Afin de soutenir les évaluations « ex ante », l'Assemblée a créé en 2020 une cellule nommée Leximpact. Composée d'économistes, de statisticiens et de spécialistes des traitements de données, elle a pour rôle l'évaluation « de l'effet des amendements parlementaires sur les recettes de l’État, ou sur des catégories de ménage type ». Elle se rajoute au Comité d'évaluation et de contrôle des politiques publiques (CEC), né en 2009, qui privilégie la recherche sur les sujets transverses afin de ne pas empiéter sur les compétences des commissions permanentes.
Pour Pierre Moscovici, Premier président de la Cour des comptes, chargée d’assister le Parlement et le gouvernement dans l’évaluation des politiques publiques, citoyens et décideurs publics doivent avoir accès à des « sources d'informations, des analyses, des propositions indépendantes, impartiales », pour « nourrir un débat public perturbé par les fake news ». Selon lui, l'évaluation des politiques publiques est « une démarche de transparence et de compréhension », pouvant contribuer à restaurer « une certaine confiance dans l'action publique, aujourd'hui gravement défaillante ».
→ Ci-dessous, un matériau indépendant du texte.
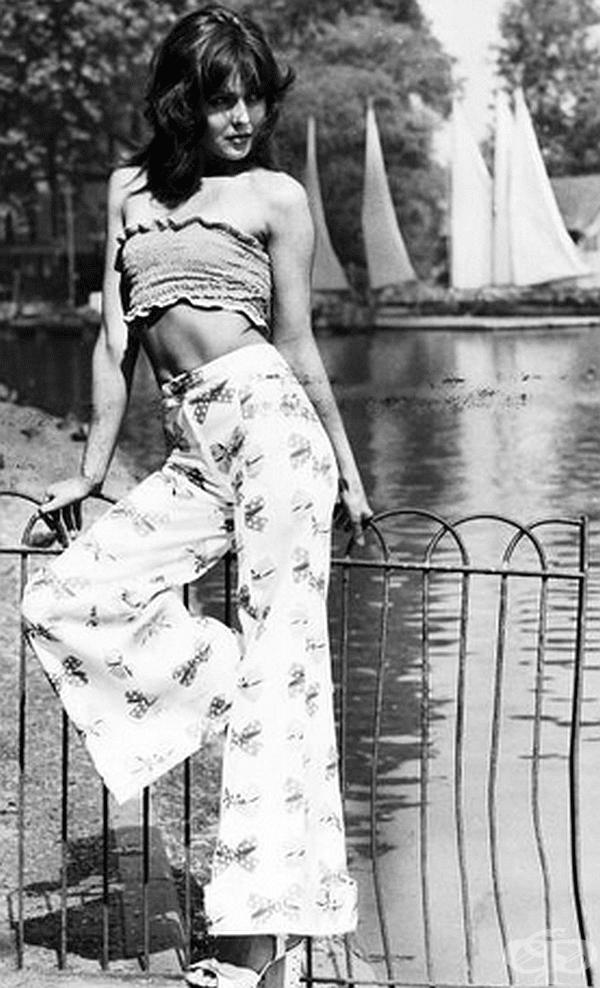 Този модел панталони отново трябва да се върне на мода.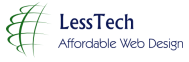 Lesstech Web Design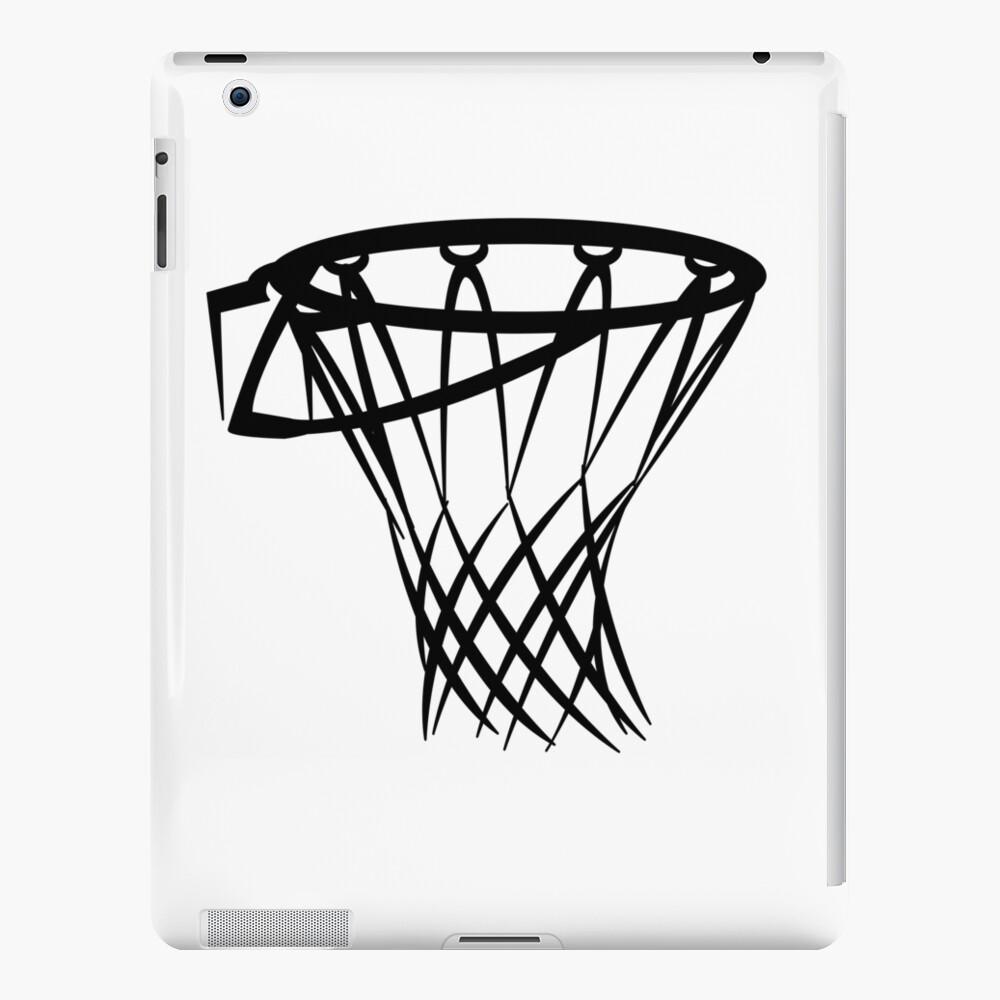 Basketball basketball hoop iPad Case & Skin
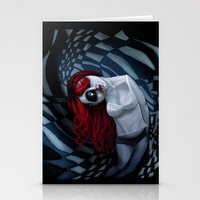 The Dark Side Of My Mind… Stationery Cards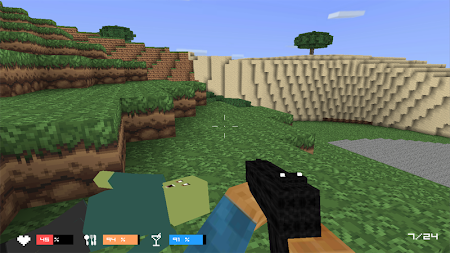 Cube Gun 3D : Zombie Island 1.0 screenshot 44168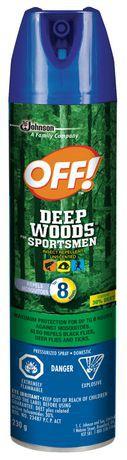 OFF!® Deep Woods® Sportsmen Aerosol 230 g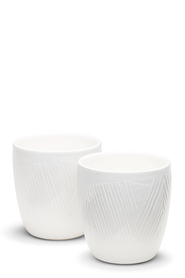 SALT & PEPPER Embossed Line Double Wall 2PC Ceramic Mugs 300mL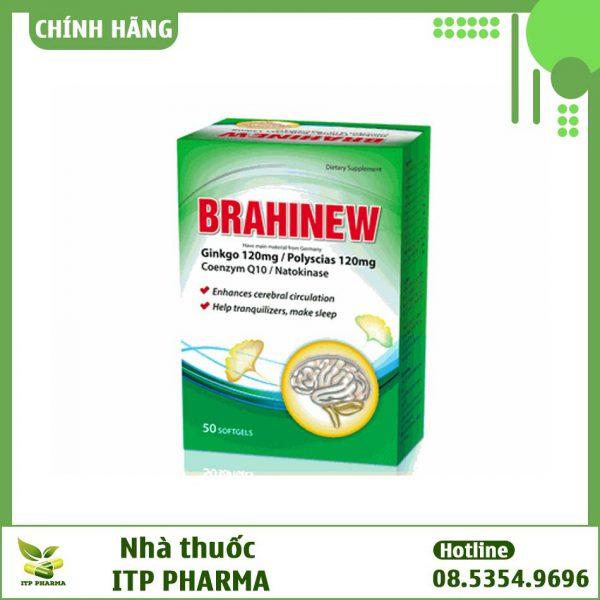 Hình ảnh hộp sản phẩm Brahinew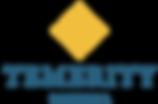 TCPBB-logo-RGB.png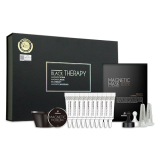 _Desembre_ Black Therapy_ esthetic skin care treatment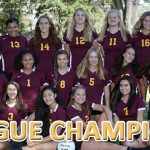 Girls JV Volleyball League Champions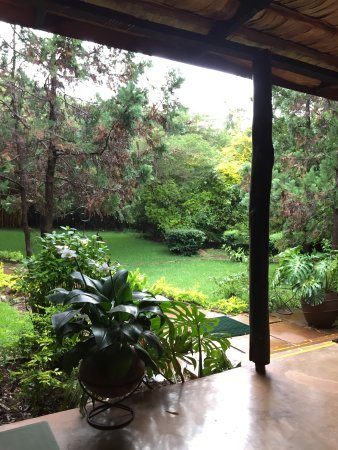 The Octagon Safari Lodge: photo0.jpg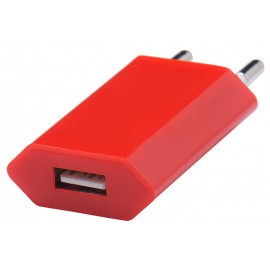 Adapter retea GO COOL Universal 750mah USB Red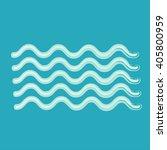 waves icon | Shutterstock .eps vector #405800959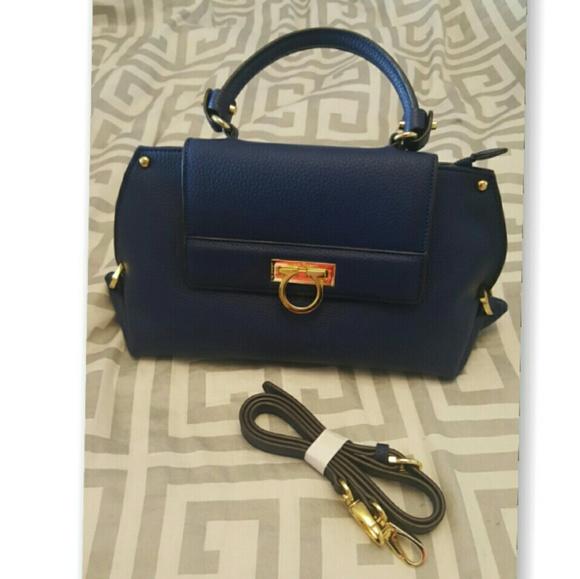 Ferragamo Sofia Satchel small. M 5671ed25522b450dd0003009. Other Bags ... 4c47847aac1e3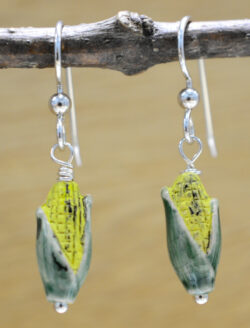 ear of corn earrings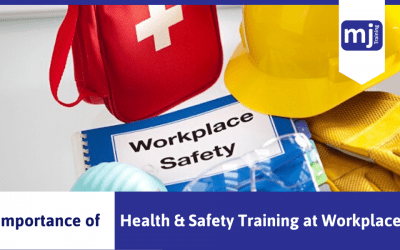 The Importance of Health and Safety Training at Workplace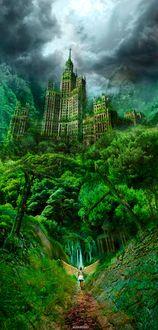 Фото Девушка с крыльями ангела идет по цветущей тропинке с огромному замку, утопающему в зелени, by alexiuss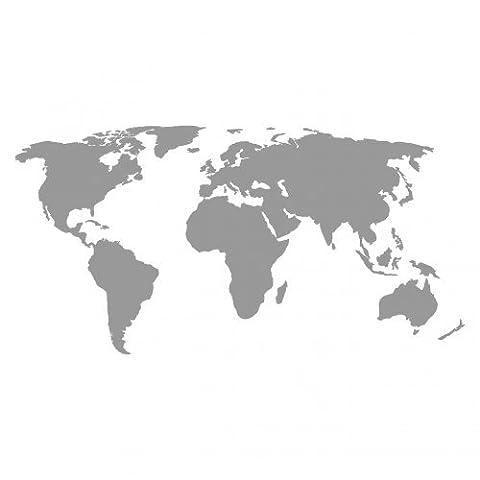 Weltkarte Aufkleber in 5 Größen und 25 Farben (30x15cm grau)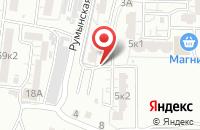 Схема проезда до компании Астраханский Домостроительный Комбинат в Астрахани
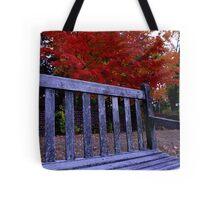 Fall Bench Tote Bag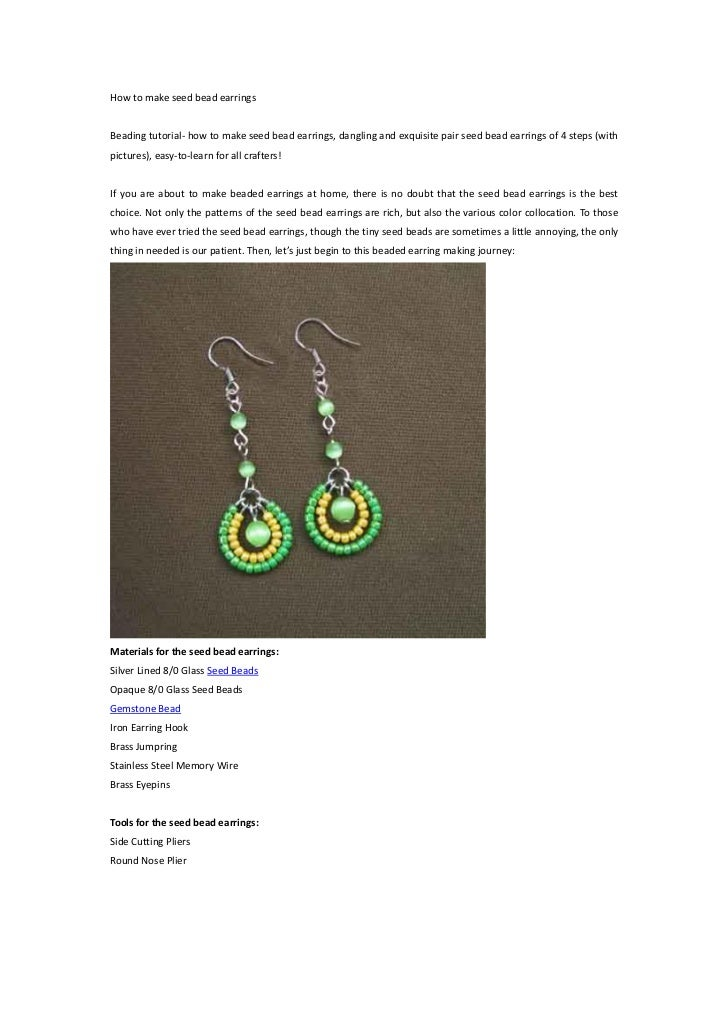 How to make seed bead earringsBeading tutorial- how to make seed bead earrings, dangling and exquisite pair seed bead earr...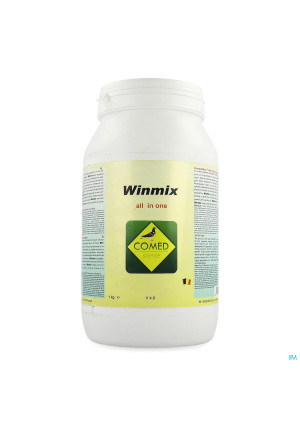Comed Winmix Pdr 1kg4154217-20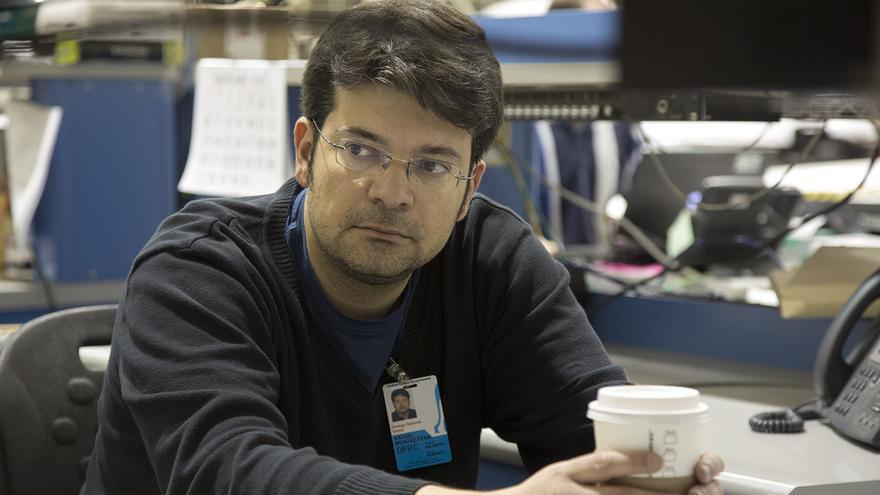 Rafael Méndez, tinerfeño y creador de Artefocal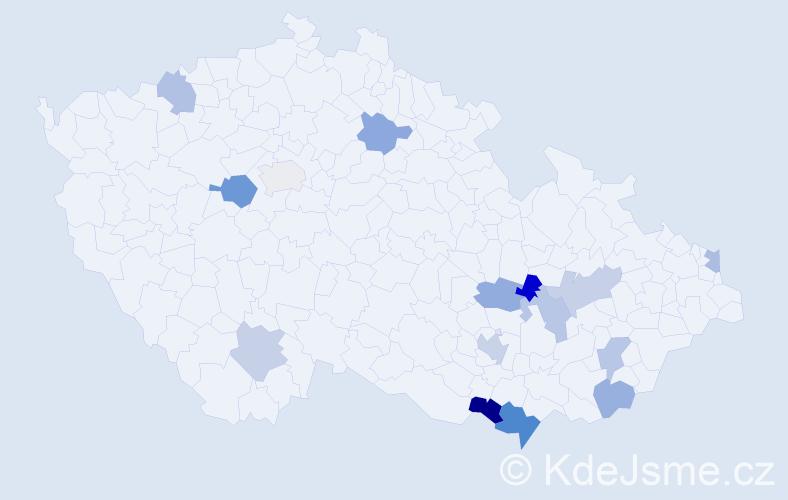 Příjmení: 'Ivánová', počet výskytů 20 v celé ČR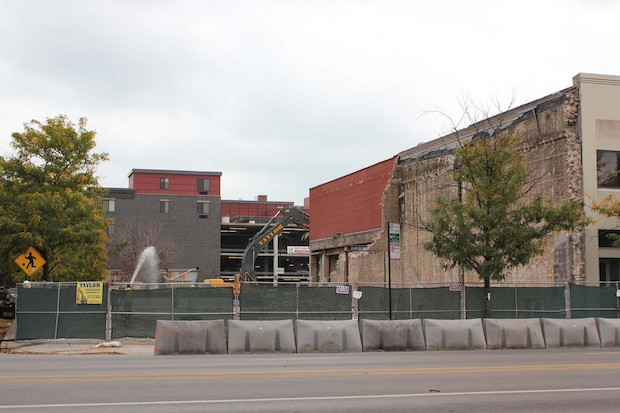 Novak Construction Co. has begun demolition at 3201 N. Ashland Ave., the former home of LaSalle Bank.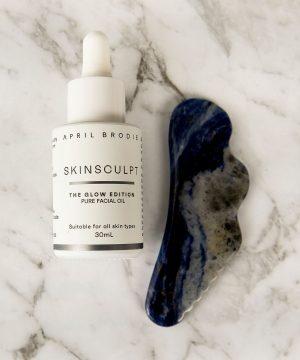 Sodalite Gua Sha+ Skinsculpt Pure Facial Oil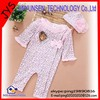 baby clothes manufacturers usa new born baby clothes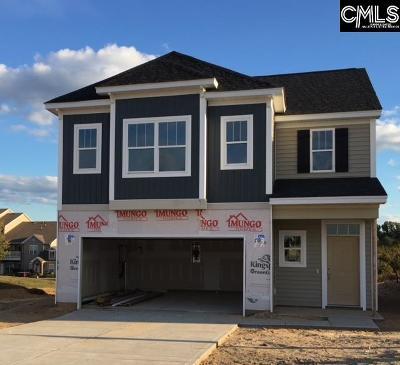 Elgin Single Family Home For Sale: 264 Liberty Ridge #167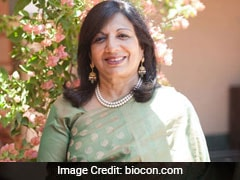 Kiran Mazumdar Shaw Urges Congress To Commit To Growth Of Digital Economy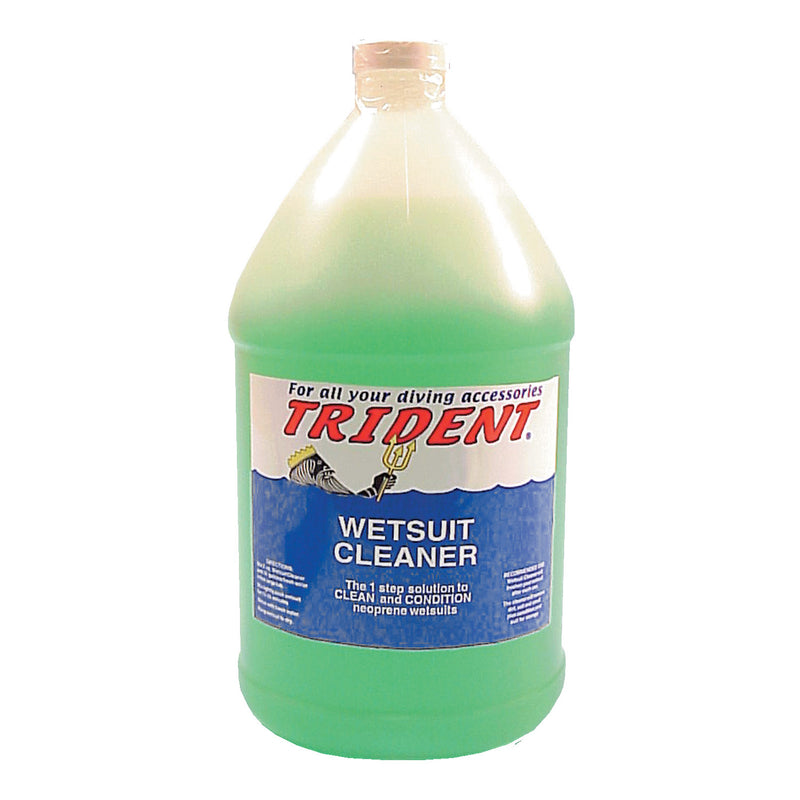 Wetsuit Cleaner-Conditioner 1 Gallon Size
L’ancien ministre de l’Économie affirme que l'évaluation des politiques publiques dans les juridictions financières a progressé : alors qu'en 2020, année de sa nomination, « seules 3 à 4% des ressources de la Cour étaient employées à cet exercice », ce taux serait aujourd'hui passé à 12%. Pour souligner la nécessaire dimension collaborative de l'évaluation, notamment avec les chercheurs, Pierre Moscovici évoque le lancement, il y a un an, d'une plateforme de participation citoyenne, sur laquelle chacun peut proposer des sujets de contrôle et d'évaluation à la Cour.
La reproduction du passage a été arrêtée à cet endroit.